This project demonstrates an ETL (Extract, Transform, Load) pipeline for processing and analyzing taxi trip data, orchestrated using Mage AI and Pandas. The pipeline extracts data from APIs and local files, transforms it into analytical tables, and loads it into Google BigQuery for visualization in Looker Studio.
Key highlights:
- Designed to handle large datasets (1.4 million rows of taxi trip data).
- Built for efficient data processing on a cost-effective Google Compute Engine virtual machine (VM).
- Uses a modular architecture to split pipeline nodes by tables, reducing throughput and cost.
The ETL process is divided into three main stages:
- Extract: Taxi trip data and location lookup tables are collected from APIs and source files.
- Transform: Data is processed into normalized tables, including:
- Fact table
- Dimension tables (Date Time, Drop-off Location, Passenger Count, Payment Type, Trip Distance, Pickup Location, Rate Code).

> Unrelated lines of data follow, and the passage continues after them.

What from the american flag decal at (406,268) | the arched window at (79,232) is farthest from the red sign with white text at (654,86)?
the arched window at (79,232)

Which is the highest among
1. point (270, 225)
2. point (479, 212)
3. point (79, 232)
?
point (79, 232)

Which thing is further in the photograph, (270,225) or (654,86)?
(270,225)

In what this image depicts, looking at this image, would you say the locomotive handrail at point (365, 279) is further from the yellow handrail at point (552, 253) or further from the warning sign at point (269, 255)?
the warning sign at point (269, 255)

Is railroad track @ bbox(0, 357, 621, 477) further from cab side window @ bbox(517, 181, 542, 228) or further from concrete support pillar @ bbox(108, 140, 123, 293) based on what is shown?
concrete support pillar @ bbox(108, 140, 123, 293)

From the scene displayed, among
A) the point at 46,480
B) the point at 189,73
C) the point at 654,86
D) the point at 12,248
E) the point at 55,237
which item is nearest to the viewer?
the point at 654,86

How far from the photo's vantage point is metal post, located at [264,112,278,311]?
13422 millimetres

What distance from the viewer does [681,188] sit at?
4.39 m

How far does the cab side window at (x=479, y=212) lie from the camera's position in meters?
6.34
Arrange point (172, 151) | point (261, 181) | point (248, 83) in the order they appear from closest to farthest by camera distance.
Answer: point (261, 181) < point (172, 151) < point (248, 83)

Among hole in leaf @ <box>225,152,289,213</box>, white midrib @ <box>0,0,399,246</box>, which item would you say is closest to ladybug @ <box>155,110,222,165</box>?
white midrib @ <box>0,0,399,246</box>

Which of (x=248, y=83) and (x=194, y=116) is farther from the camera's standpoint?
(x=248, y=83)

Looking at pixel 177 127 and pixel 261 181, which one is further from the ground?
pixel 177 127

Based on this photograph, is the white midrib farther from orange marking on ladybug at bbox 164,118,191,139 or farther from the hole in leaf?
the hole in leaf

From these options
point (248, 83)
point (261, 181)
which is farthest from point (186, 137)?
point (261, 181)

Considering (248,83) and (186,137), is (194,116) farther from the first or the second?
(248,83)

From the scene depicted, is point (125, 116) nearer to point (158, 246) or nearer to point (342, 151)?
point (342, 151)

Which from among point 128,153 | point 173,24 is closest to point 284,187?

- Load: Processed tables are loaded into BigQuery for analysis.
Due to the large dataset size (1.4 million rows) and the limitations of a low-cost VM:
- Pipeline Splitting: Each table in the transformation step is processed in separate nodes to reduce memory usage and throughput pressure.
- This approach minimizes costs and optimizes performance for scalable ETL processing.
- Mage AI: Pipeline orchestration.
- Google Cloud Platform (GCP):
- Compute Engine: For running the pipeline.
- BigQuery: For data storage and analytics.
- Looker Studio: For data visualization.
- Pandas: For transformation.
- VM Compute Engine: Hosts the pipeline execution.
- Mage AI: Manages the workflow and scheduling of tasks.
- BigQuery: Receives the transformed data for analytics.
- Looker Studio: Connects to BigQuery for visualization and dashboards.
- Data is available in BigQuery for querying.
- Dashboards in Looker Studio provide real-time analytics and insights. (https://lookerstudio.google.com/s/pGa41KkFdh4)